Exercise goal: Before returning the data, strip out the pictures and keep everything else exactly the same.

Dataset content:
^^^^^^^^

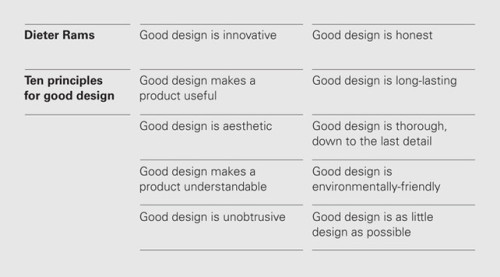 Dieter Rams' principles of good design.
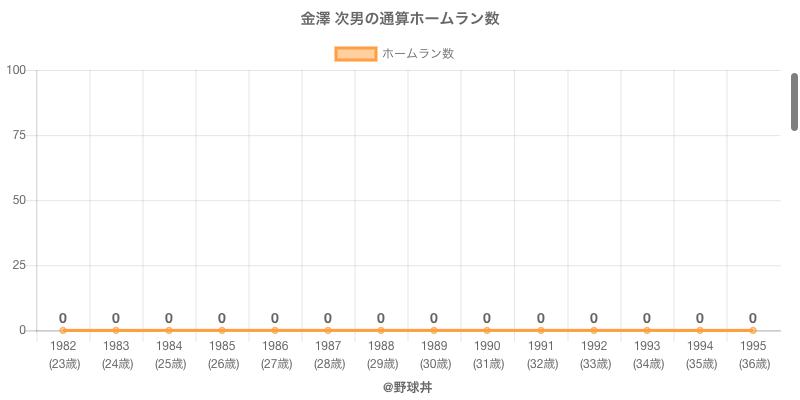 #金澤 次男の通算ホームラン数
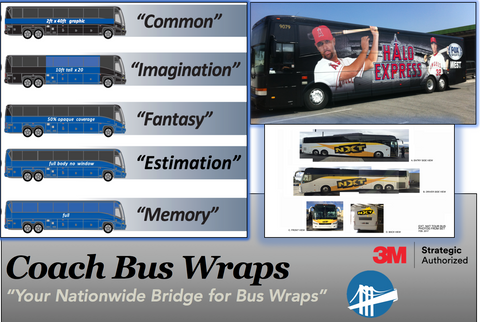 Bus Wraps made easy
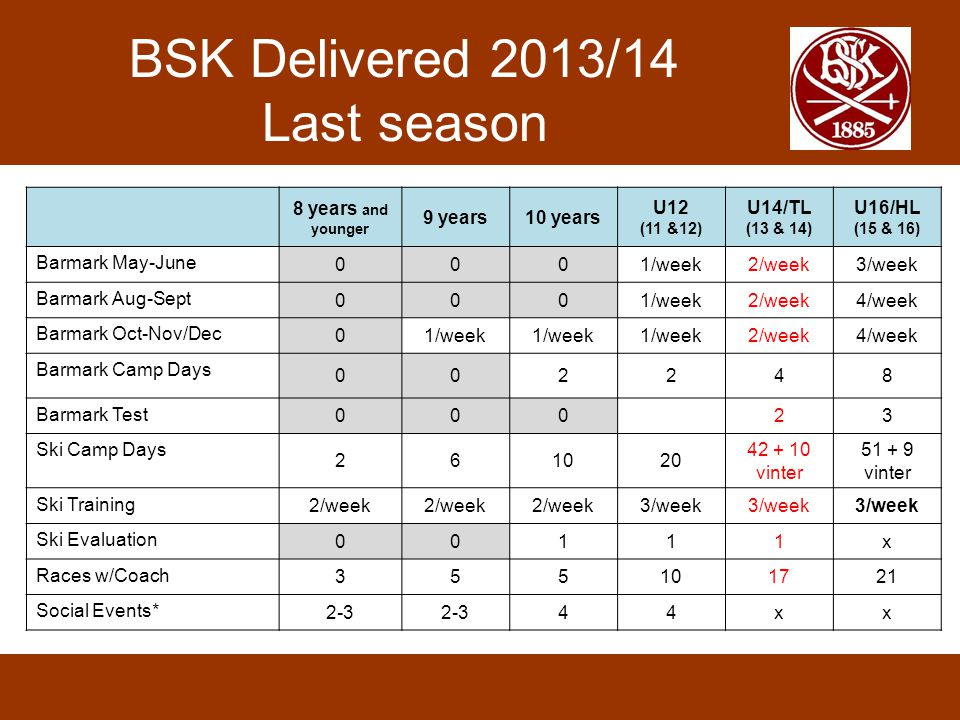 BSK Delivered 2013/14 Last season 8 years and younger 9 years10 years U12 (11 &12) U14/TL (13 & 14) U16/HL (15 & 16) Barmark May-June 0001/week2/week3/week Barmark Aug-Sept 0001/week2/week4/week Barmark Oct-Nov/Dec 01/week 2/week4/week Barmark Camp Days 002248 Barmark Test 00023 Ski Camp Days 261020 42 + 10 vinter 51 + 9 vinter Ski Training 2/week 3/week Ski Evaluation 00111x Races w/Coach 355101721 Social Events* 2-3 44xx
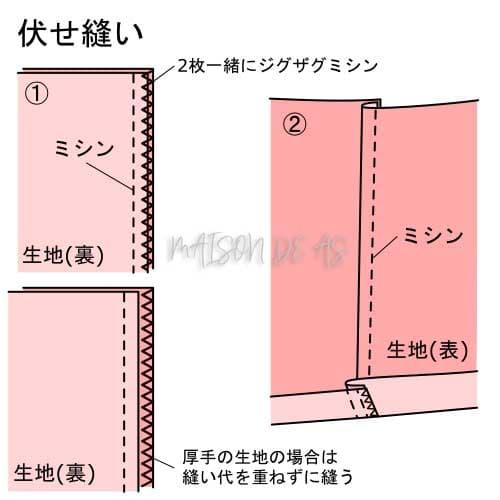 方 種類 縫い ミシン
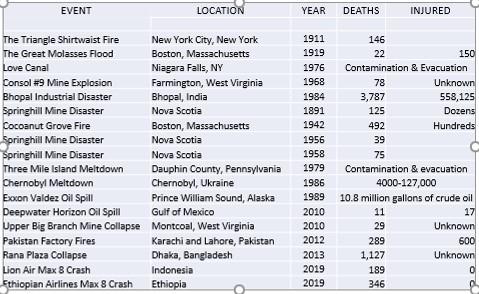 disaster spreadsheet, self regulation, zombie myths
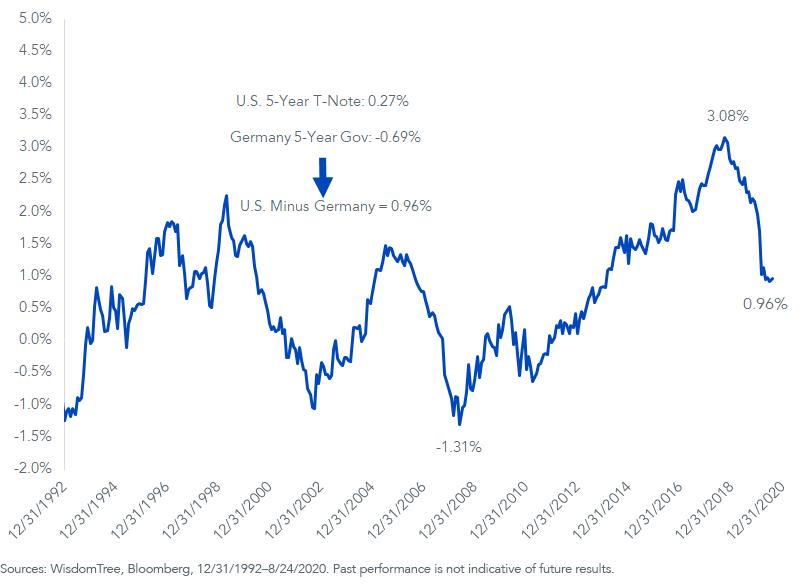Figure 3_5-Year U.S. Treasury Yield Minus Germany 5-Year Bund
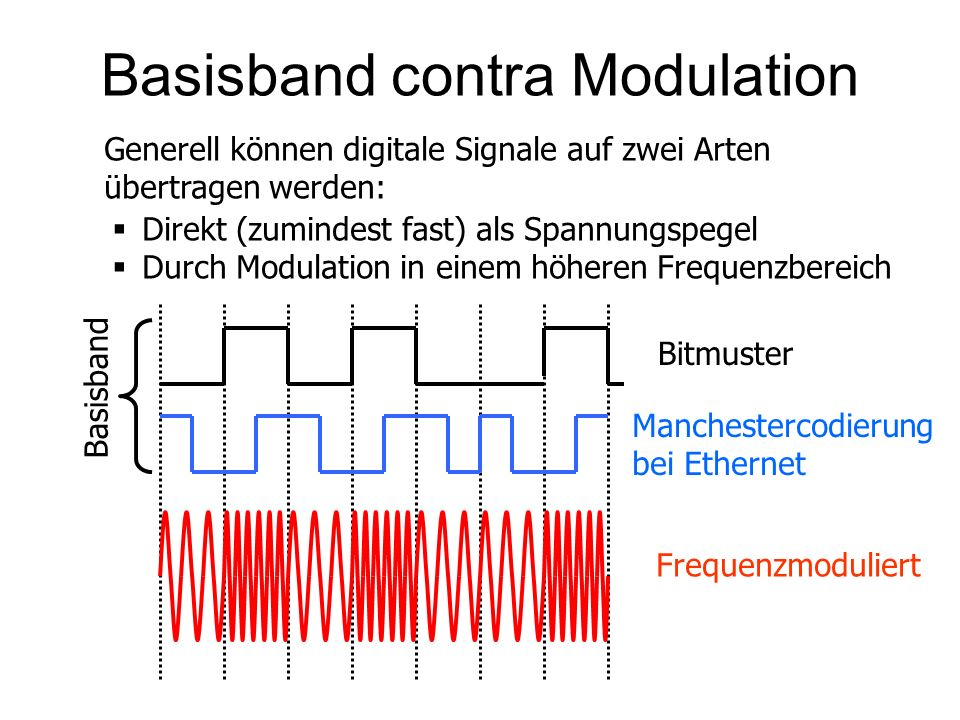 Basisband contra Modulation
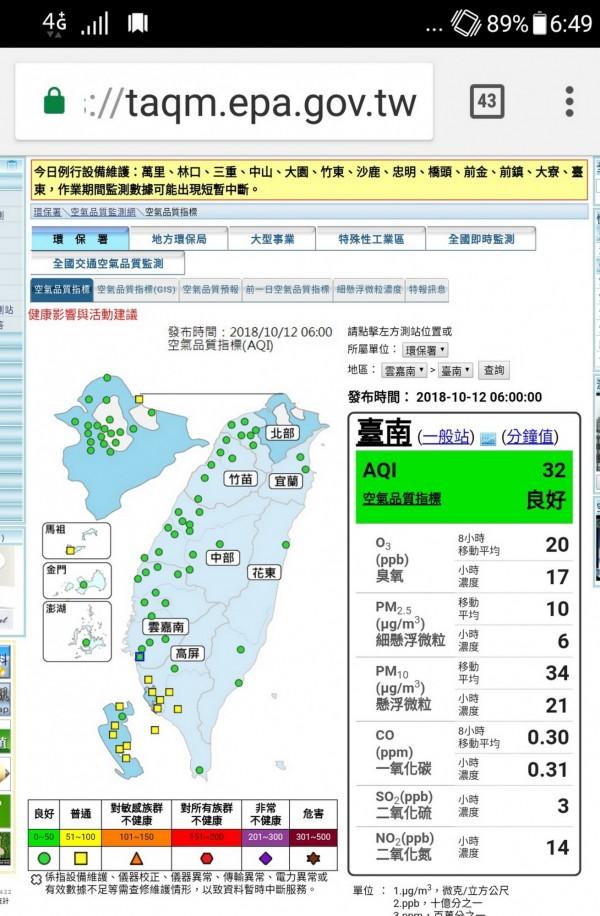 今天上午全台空氣品質普遍不錯,台南5測站空品指標AQI也全都出現「良好綠」。(記者蔡文居翻攝)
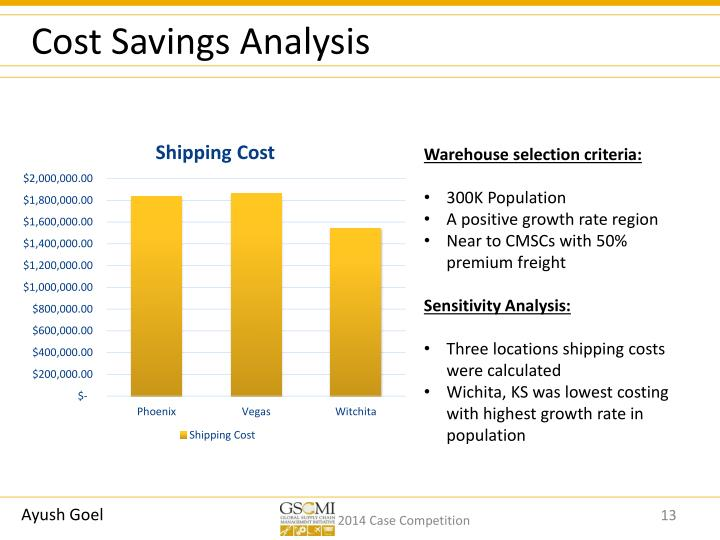 Cost Savings Analysis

^^^^^^^^

Answer box:
 Dieter Rams' principles of good design.
 #金澤 次男の通算ホームラン数
 Bus Wraps made easy
 BSK Delivered 2013/14 Last season 8 years and younger 9 years10 years U12 (11 &12) U14/TL (13 & 14) U16/HL (15 & 16) Barmark May-June 0001/week2/week3/week Barmark Aug-Sept 0001/week2/week4/week Barmark Oct-Nov/Dec 01/week 2/week4/week Barmark Camp Days 002248 Barmark Test 00023 Ski Camp Days 261020 42 + 10 vinter 51 + 9 vinter Ski Training 2/week 3/week Ski Evaluation 00111x Races w/Coach 355101721 Social Events* 2-3 44xx
 方 種類 縫い ミシン
 disaster spreadsheet, self regulation, zombie myths
Figure 3_5-Year U.S. Treasury Yield Minus Germany 5-Year Bund
 Basisband contra Modulation
 今天上午全台空氣品質普遍不錯,台南5測站空品指標AQI也全都出現「良好綠」。(記者蔡文居翻攝)
 Cost Savings Analysis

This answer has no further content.